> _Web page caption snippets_
/---
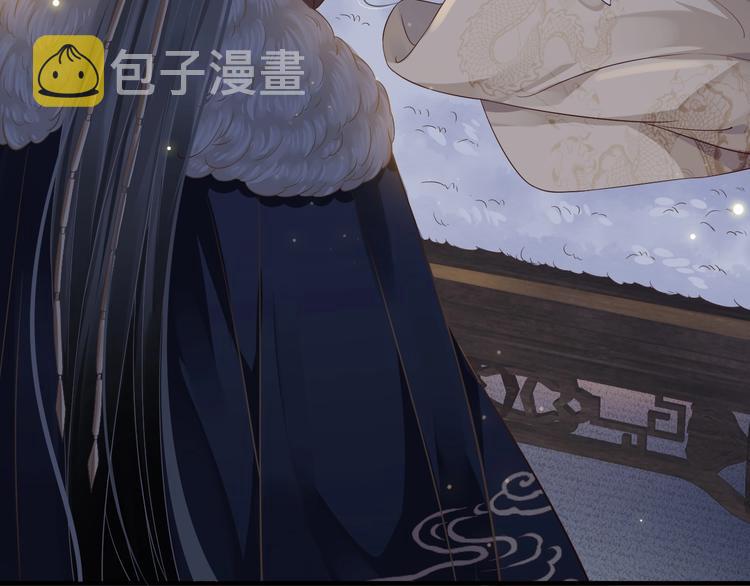 第87话 肉体诱惑87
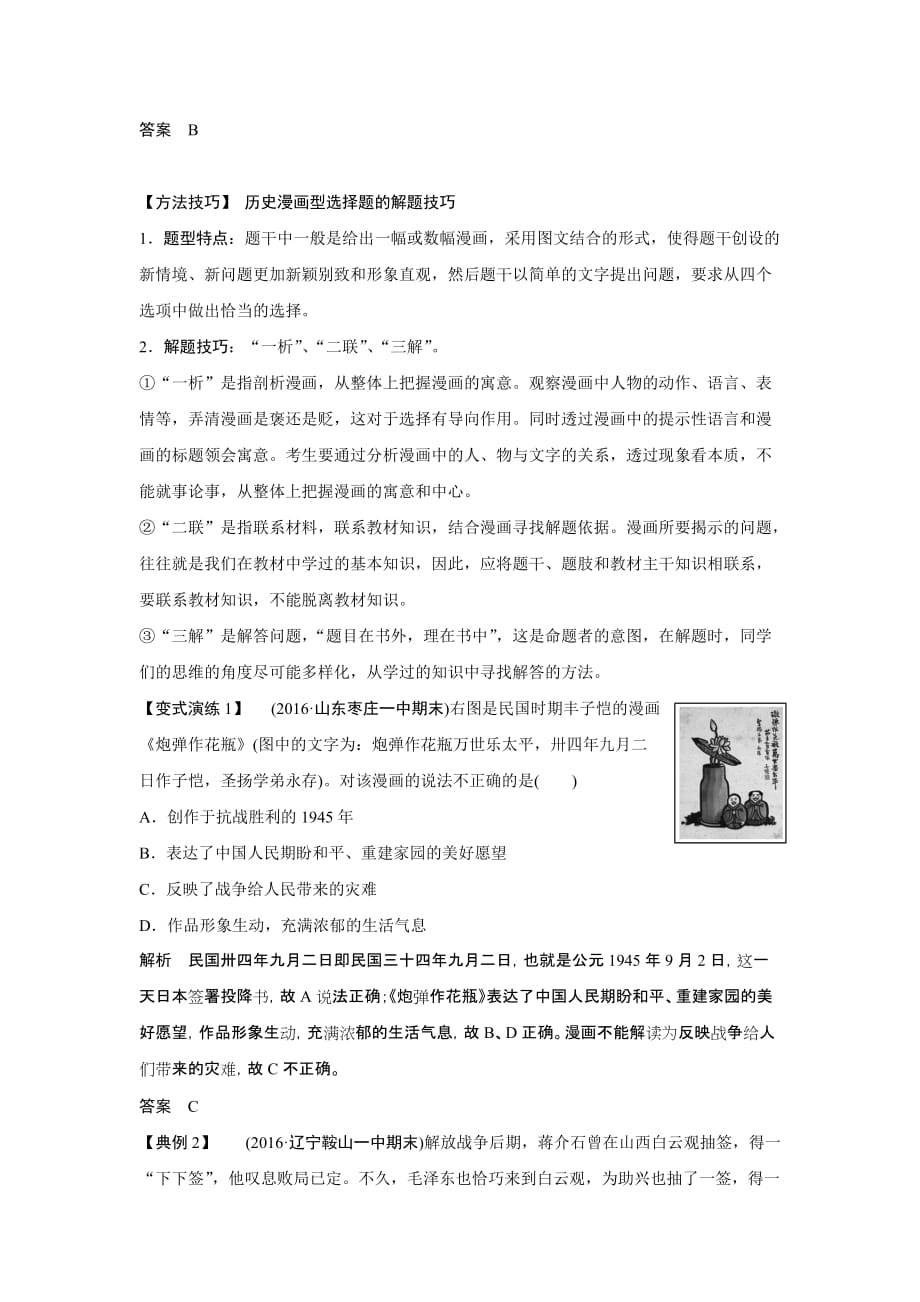 单元总结提升(四).doc_第4页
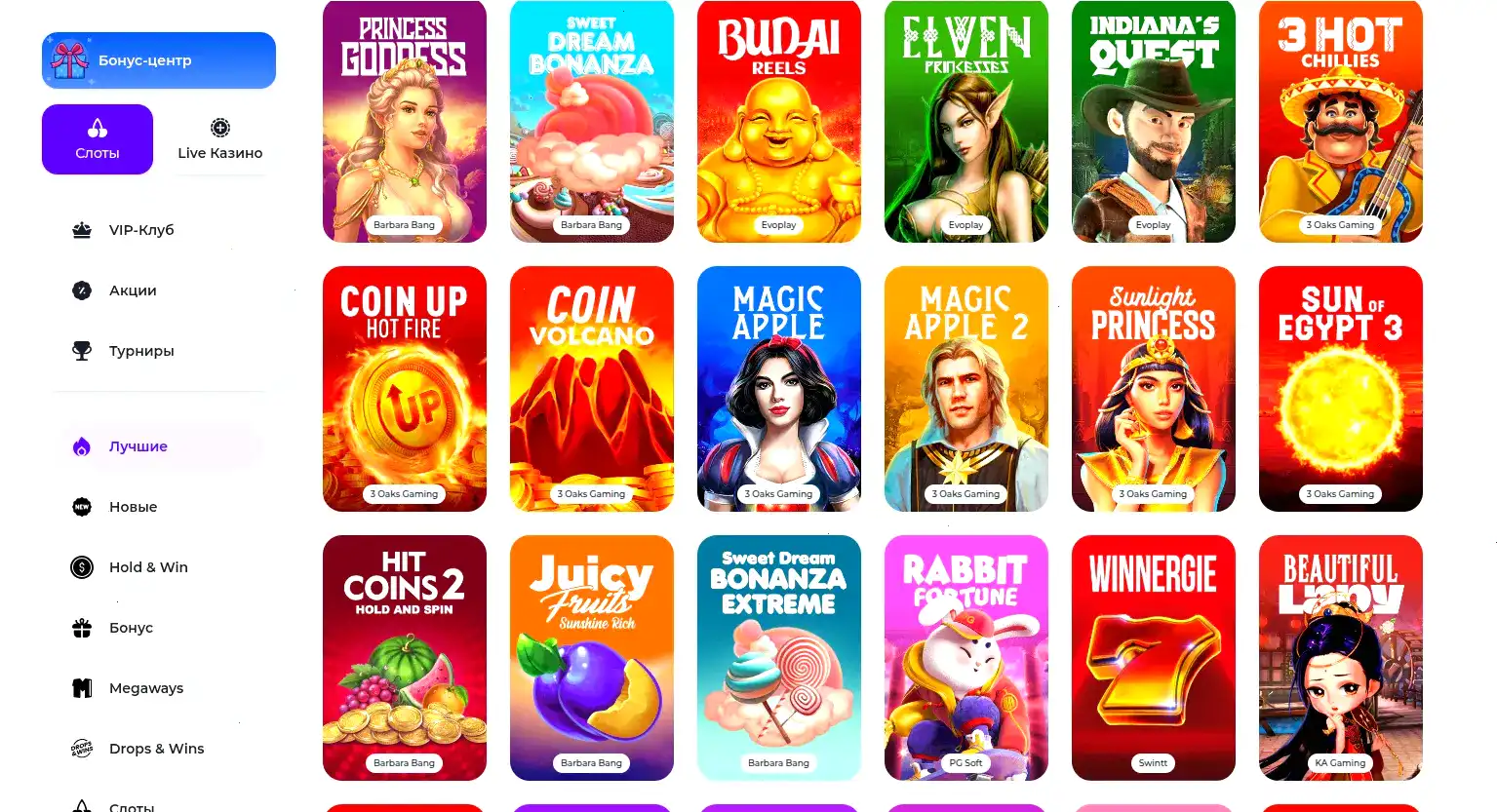 Volna casino официальный сайт с бонусами 2026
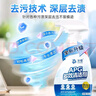 沫檬多效浴室清潔劑 潔瓷凈除菌清洗劑多功能強(qiáng)力去污浴室瓷磚玻璃*2 曬單實(shí)拍圖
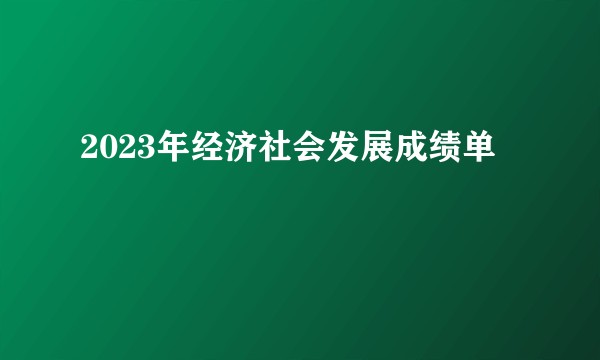 2023年经济社会发展成绩单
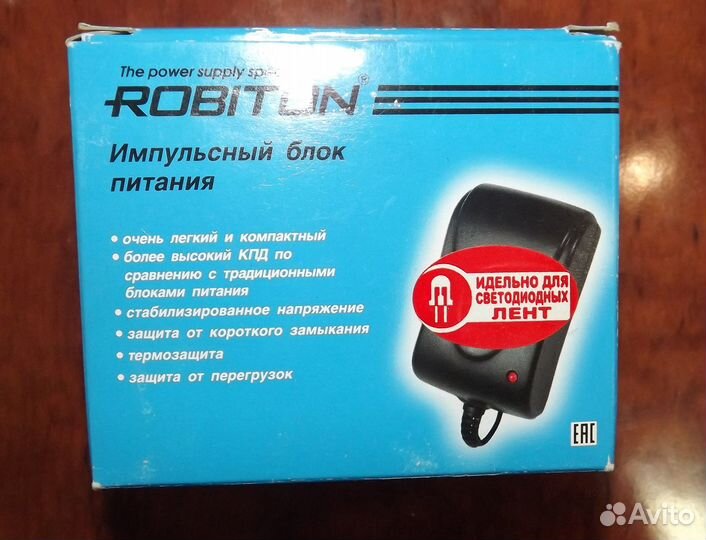 Блок питания robiton IB12-1500S (5,5x2,5/12)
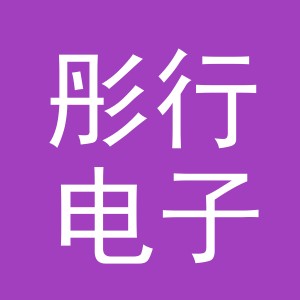 义乌市彤行电子商务有限公司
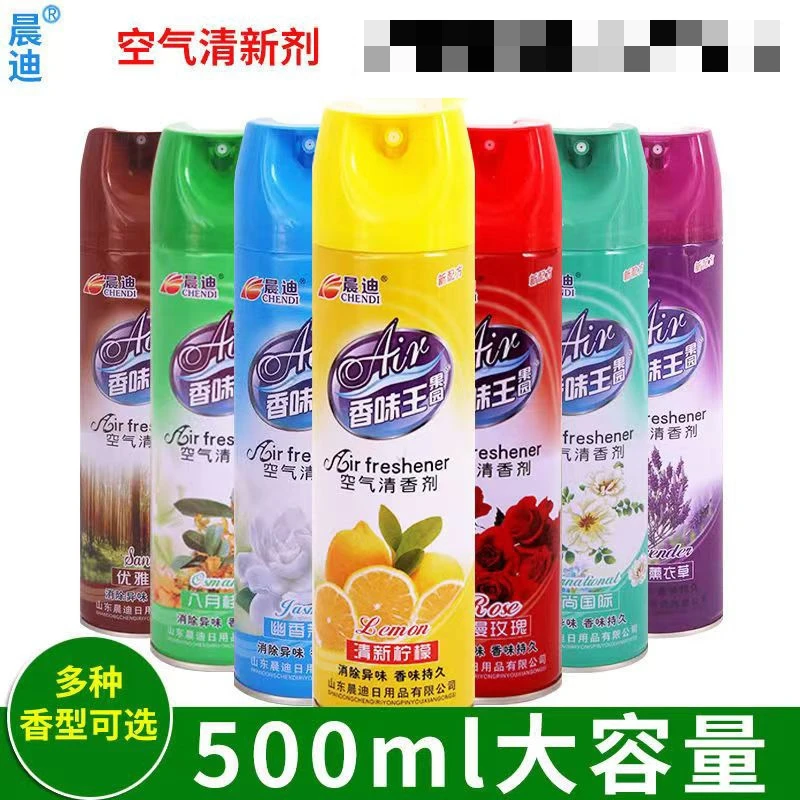 清香家用清新剂喷雾室内除异味酒店宾馆持久留香清香家用芳香剂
\---
> _REQUIREMENT_
Pictures are not part of the copy. Return every record exactly.

> _REPLY_
 第87话 肉体诱惑87
 单元总结提升(四).doc_第4页
 Volna casino официальный сайт с бонусами 2026
 沫檬多效浴室清潔劑 潔瓷凈除菌清洗劑多功能強(qiáng)力去污浴室瓷磚玻璃*2 曬單實(shí)拍圖
 2023年经济社会发展成绩单
 Блок питания robiton IB12-1500S (5,5x2,5/12)
 义乌市彤行电子商务有限公司
 清香家用清新剂喷雾室内除异味酒店宾馆持久留香清香家用芳香剂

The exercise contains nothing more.